EXERCISE DETAILS — Lines from the material below that hold the string "planar" are what is needed; copy each of them.

DATA FOR THE TASK —
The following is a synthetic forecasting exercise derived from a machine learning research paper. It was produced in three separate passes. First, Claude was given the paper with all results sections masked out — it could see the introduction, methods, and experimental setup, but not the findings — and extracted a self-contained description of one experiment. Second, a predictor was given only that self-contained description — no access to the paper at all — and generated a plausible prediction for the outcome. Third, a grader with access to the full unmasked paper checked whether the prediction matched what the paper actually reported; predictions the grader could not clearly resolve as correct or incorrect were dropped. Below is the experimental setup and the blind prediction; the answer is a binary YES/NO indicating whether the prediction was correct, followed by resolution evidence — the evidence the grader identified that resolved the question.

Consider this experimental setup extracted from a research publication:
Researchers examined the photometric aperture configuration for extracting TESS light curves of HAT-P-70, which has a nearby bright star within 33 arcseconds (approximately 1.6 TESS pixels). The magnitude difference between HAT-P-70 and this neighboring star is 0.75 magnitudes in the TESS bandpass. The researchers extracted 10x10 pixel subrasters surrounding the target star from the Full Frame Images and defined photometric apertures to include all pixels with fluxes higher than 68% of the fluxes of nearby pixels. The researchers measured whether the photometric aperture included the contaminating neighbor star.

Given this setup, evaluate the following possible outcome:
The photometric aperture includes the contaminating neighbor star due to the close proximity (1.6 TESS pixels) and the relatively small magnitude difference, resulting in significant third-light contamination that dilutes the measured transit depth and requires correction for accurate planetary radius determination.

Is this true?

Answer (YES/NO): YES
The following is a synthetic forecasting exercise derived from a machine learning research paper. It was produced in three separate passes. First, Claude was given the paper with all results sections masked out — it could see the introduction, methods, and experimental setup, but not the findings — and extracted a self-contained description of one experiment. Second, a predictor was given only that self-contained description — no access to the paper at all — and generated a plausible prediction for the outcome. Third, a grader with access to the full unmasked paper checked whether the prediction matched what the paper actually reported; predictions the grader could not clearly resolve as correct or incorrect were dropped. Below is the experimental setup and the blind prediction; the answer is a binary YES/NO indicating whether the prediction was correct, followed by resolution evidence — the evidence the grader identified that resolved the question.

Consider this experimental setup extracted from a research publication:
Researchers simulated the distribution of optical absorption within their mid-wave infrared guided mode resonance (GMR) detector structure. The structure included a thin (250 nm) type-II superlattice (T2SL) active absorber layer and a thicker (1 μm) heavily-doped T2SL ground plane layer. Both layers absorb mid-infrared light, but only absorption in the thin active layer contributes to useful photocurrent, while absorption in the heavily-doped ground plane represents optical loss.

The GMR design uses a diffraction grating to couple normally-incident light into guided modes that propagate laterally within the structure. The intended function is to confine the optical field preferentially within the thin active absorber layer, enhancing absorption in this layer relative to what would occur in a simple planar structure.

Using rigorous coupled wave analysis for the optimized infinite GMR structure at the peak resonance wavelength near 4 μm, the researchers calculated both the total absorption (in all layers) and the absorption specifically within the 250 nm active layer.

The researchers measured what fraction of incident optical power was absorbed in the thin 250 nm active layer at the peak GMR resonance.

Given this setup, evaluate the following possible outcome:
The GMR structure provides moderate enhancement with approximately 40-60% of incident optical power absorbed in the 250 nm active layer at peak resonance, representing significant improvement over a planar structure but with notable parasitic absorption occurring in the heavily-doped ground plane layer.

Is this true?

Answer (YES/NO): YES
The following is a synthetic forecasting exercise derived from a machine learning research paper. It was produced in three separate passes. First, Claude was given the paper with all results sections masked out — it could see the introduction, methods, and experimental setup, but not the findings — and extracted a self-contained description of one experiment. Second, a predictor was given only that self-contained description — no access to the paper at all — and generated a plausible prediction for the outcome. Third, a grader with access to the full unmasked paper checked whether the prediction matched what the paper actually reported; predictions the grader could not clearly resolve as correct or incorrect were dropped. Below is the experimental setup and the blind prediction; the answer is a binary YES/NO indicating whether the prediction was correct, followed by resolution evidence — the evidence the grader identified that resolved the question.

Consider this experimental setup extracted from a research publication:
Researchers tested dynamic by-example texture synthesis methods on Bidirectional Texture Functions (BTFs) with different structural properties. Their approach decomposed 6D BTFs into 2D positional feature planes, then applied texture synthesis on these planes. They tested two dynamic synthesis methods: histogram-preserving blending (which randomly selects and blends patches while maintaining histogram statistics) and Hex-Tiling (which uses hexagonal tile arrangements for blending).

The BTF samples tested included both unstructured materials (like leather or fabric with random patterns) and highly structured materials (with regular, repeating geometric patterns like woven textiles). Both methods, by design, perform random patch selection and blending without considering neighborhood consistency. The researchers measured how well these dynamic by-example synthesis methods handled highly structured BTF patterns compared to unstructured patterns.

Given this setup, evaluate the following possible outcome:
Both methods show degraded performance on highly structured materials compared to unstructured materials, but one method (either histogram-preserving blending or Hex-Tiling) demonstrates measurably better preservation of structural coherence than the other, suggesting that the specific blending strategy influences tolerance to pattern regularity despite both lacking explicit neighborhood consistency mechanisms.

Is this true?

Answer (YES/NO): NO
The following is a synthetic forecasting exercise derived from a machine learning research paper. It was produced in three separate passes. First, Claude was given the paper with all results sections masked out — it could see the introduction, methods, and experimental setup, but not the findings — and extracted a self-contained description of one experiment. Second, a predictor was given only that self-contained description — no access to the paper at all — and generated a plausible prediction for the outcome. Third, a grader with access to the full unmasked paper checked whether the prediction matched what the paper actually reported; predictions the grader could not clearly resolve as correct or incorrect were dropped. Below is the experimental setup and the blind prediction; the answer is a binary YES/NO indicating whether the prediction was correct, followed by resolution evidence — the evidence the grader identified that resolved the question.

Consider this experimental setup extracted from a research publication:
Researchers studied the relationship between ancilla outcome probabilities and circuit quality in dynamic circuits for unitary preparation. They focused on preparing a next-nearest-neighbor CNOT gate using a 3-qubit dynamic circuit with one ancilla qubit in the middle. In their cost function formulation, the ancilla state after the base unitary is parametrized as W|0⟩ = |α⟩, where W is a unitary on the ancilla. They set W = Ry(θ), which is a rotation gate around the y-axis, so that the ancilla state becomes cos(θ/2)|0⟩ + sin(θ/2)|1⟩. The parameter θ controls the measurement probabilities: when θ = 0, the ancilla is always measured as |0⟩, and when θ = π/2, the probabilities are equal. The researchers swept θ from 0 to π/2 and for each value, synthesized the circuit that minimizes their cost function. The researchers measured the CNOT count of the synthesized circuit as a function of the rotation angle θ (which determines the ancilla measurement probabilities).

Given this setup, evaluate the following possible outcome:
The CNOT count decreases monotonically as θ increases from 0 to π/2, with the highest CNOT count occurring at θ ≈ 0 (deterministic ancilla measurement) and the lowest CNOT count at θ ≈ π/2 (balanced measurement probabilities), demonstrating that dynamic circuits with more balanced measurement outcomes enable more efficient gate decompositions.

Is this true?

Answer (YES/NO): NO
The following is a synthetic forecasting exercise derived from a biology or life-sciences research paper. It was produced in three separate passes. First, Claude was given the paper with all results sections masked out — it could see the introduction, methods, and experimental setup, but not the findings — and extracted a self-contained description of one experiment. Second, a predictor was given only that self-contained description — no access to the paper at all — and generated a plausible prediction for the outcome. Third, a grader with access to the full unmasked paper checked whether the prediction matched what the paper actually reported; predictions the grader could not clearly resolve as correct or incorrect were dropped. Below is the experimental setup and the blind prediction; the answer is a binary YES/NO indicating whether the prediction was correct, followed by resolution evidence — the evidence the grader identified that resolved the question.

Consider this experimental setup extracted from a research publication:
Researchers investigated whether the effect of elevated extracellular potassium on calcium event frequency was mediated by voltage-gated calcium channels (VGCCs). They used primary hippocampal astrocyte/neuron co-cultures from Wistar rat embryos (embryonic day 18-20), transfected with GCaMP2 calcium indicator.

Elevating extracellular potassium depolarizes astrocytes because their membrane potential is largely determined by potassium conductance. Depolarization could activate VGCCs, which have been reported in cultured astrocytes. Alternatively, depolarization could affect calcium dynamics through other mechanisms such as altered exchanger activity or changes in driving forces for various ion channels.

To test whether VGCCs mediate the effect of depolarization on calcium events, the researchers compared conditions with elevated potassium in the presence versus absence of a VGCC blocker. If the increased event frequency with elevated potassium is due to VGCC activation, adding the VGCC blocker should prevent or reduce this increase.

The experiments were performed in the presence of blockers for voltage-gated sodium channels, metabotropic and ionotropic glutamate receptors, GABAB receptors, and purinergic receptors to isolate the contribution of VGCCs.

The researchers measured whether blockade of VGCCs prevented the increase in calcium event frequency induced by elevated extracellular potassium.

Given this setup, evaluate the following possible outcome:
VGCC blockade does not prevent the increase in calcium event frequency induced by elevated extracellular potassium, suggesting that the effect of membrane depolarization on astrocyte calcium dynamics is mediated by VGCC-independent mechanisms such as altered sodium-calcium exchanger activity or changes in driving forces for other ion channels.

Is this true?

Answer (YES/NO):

WRITTEN ANSWER —
The GMR design uses a diffraction grating to couple normally-incident light into guided modes that propagate laterally within the structure. The intended function is to confine the optical field preferentially within the thin active absorber layer, enhancing absorption in this layer relative to what would occur in a simple planar structure.
The GMR structure provides moderate enhancement with approximately 40-60% of incident optical power absorbed in the 250 nm active layer at peak resonance, representing significant improvement over a planar structure but with notable parasitic absorption occurring in the heavily-doped ground plane layer.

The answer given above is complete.